The Meloni-Tajani Axis Against Salvini: No to the Amnesty

Brawl over taxes
Clash over the 8 billion treasure. Tajani, strong in Meloni's support, warns: "The Irpef cut must be done first". But the League: "Giorgetti will decide"

The cabinet, yesterday, dealt with taxes. The decree in 18 articles covers a wide field. It gives municipalities more time to deliberate on IMU , eliminates the traceability of payments for business trips abroad, avoids extending the sugar tax. It glosses over the bone of contention that yesterday also brought Tajani and Salvini, the deputy prime ministers, one step away from a brawl.
Tajani digs his heels in: the 6 billion in the treasure in the Minister of Economy's safe must be used to cut the Irpef, bringing it from 35 to 33%. This is the hobbyhorse of FI, which must be able to say that it has, if not actually cut, at least filed down taxes for the famous and celebrated " middle class" , even if the data instead say that taxes have further increased with the right-wing government. The blue leader has the prime minister on his side and that is no small support. Salvini, however, does not give up, he loudly calls for the contemporaneity between Tajani's reform, the Irpef, and his own, the fiscal peace. He can count on the support of the Minister of Economy Giorgetti and that is no small support either. Tajani will not listen to reason: " I am not against the scrapping of tax bills but that is a one-off measure while the Irpef cut is structural. So first let's cut the Irpef and give a hand to the middle class, then the fiscal peace".
Salvini doesn't hear it: " Giorgetti is the one who decides. The tax amnesty brings money to the State, the kind needed to cut taxes. The two things go together and in any case the Minister of Economy is there to deal with these matters". A wall against a wall with the Minister of Economy in the middle, very busy with the impossible mission of finding the money to simultaneously pass two measures that, together, are worth double what he has in the coffers.

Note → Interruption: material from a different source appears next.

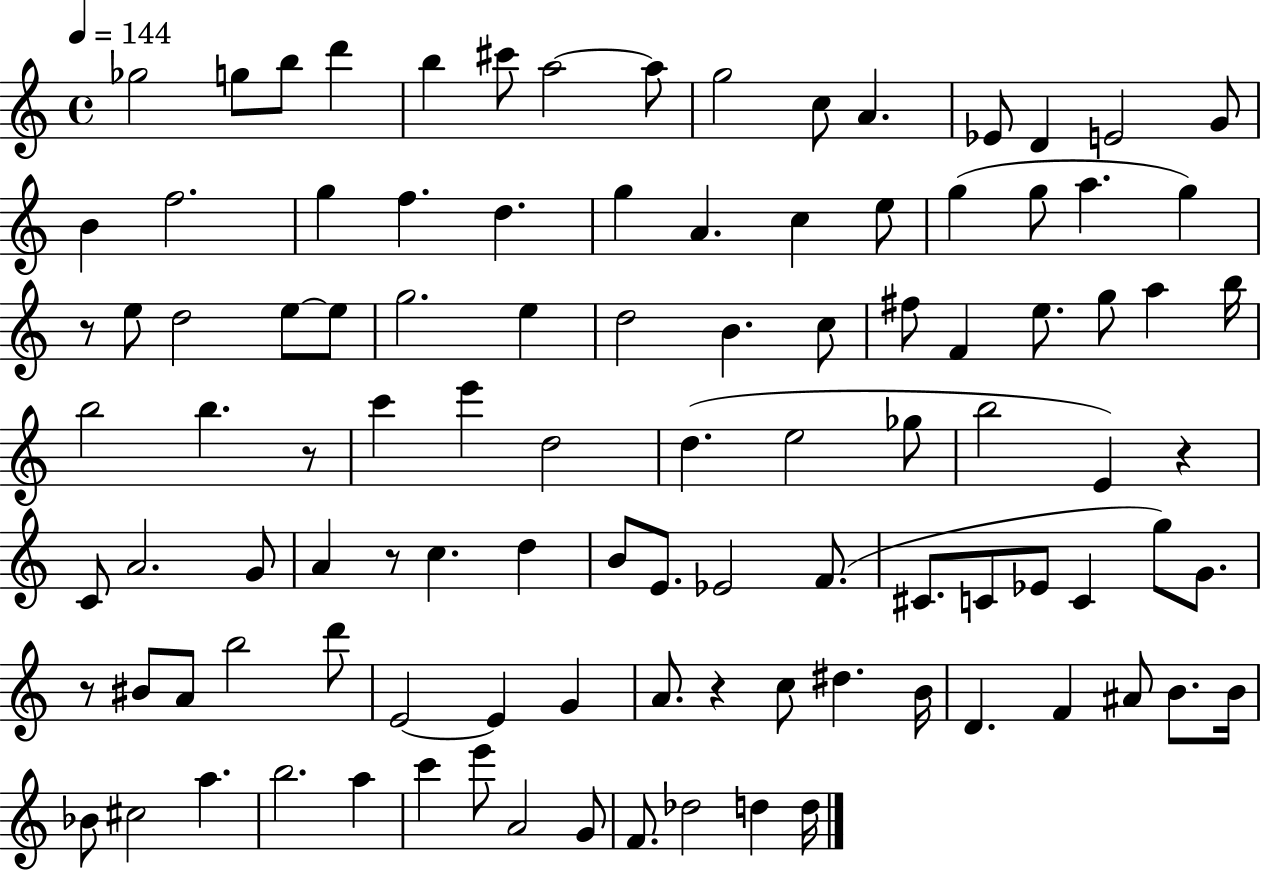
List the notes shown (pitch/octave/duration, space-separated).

Gb5/h G5/e B5/e D6/q B5/q C#6/e A5/h A5/e G5/h C5/e A4/q. Eb4/e D4/q E4/h G4/e B4/q F5/h. G5/q F5/q. D5/q. G5/q A4/q. C5/q E5/e G5/q G5/e A5/q. G5/q R/e E5/e D5/h E5/e E5/e G5/h. E5/q D5/h B4/q. C5/e F#5/e F4/q E5/e. G5/e A5/q B5/s B5/h B5/q. R/e C6/q E6/q D5/h D5/q. E5/h Gb5/e B5/h E4/q R/q C4/e A4/h. G4/e A4/q R/e C5/q. D5/q B4/e E4/e. Eb4/h F4/e. C#4/e. C4/e Eb4/e C4/q G5/e G4/e. R/e BIS4/e A4/e B5/h D6/e E4/h E4/q G4/q A4/e. R/q C5/e D#5/q. B4/s D4/q. F4/q A#4/e B4/e. B4/s Bb4/e C#5/h A5/q. B5/h. A5/q C6/q E6/e A4/h G4/e F4/e. Db5/h D5/q D5/s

The contingency doesn't help: the end of June will be the moment of truth for a spending item that is expected to be much heavier than those around which the fight is raging today. Rutte, the Secretary General of NATO who was in Rome yesterday for the summit of the Foreign Ministers of the so-called Weimar plus format ( Germany, France and Poland plus the UK, Italy and Spain ) reiterated, also in the meeting at Chigi with the Prime Minister, that the objective is 5% of GDP devoted to military or parallel spending. About forty billion a year if all goes well.
Italy cannot say no. It can try to gain time by postponing the deadline, which Rutte expects to be 2032, until 2035. It can ask for “flexibility,” that is, a time frame that is not too definitive in the stages toward the glorious final goal and considerable flexibility on the part of a watchful Europe. It can try to smuggle investments of all sorts as “ military spending .” It is already doing so to bring NATO spending to 2% of GDP by the end of the year and will do so even more in the future. But even with all these partial loopholes, the financial effort will remain titanic. Coming up with even the few billion needed to run on parallel tracks the 33% Irpef and amnesty, because this is what is meant by fiscal peace, is a prohibitive undertaking.

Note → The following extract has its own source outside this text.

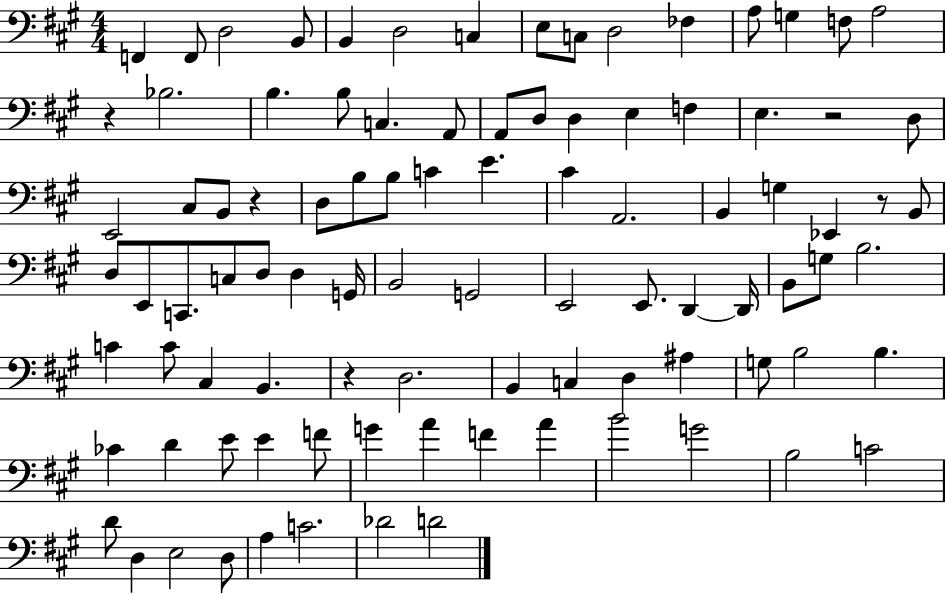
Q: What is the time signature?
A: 4/4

But the arms race , which will officially start with the flurry of international summits scheduled for the last ten days of June, intersects and impacts the majority balance in another sense as well. Salvini has always said he is against rearmament and it will be difficult to appease him by disguising his bridge over the Strait of Messina as spending on weapons. Yesterday, Defense Minister Crosetto, responding to the AVS group leader in the Senate De Cristofaro , confirmed that each country will have to decide whether or not to adapt to the roadmap laid out by Rutte and that it will be Parliament that will do so, as is only natural. Rejecting NATO's "request" , which is actually an order dictated by Washington, would be devastating for the credibility of the Italian government and its premier. Salvini, with the threat of following up on what he has always said by voting against the surge in spending on weapons, has a real weapon in his hand to negotiate his amnesty . The problem is that for the government that weapon could prove lethal and final for everyone: for Salvini, using it would be a big risk.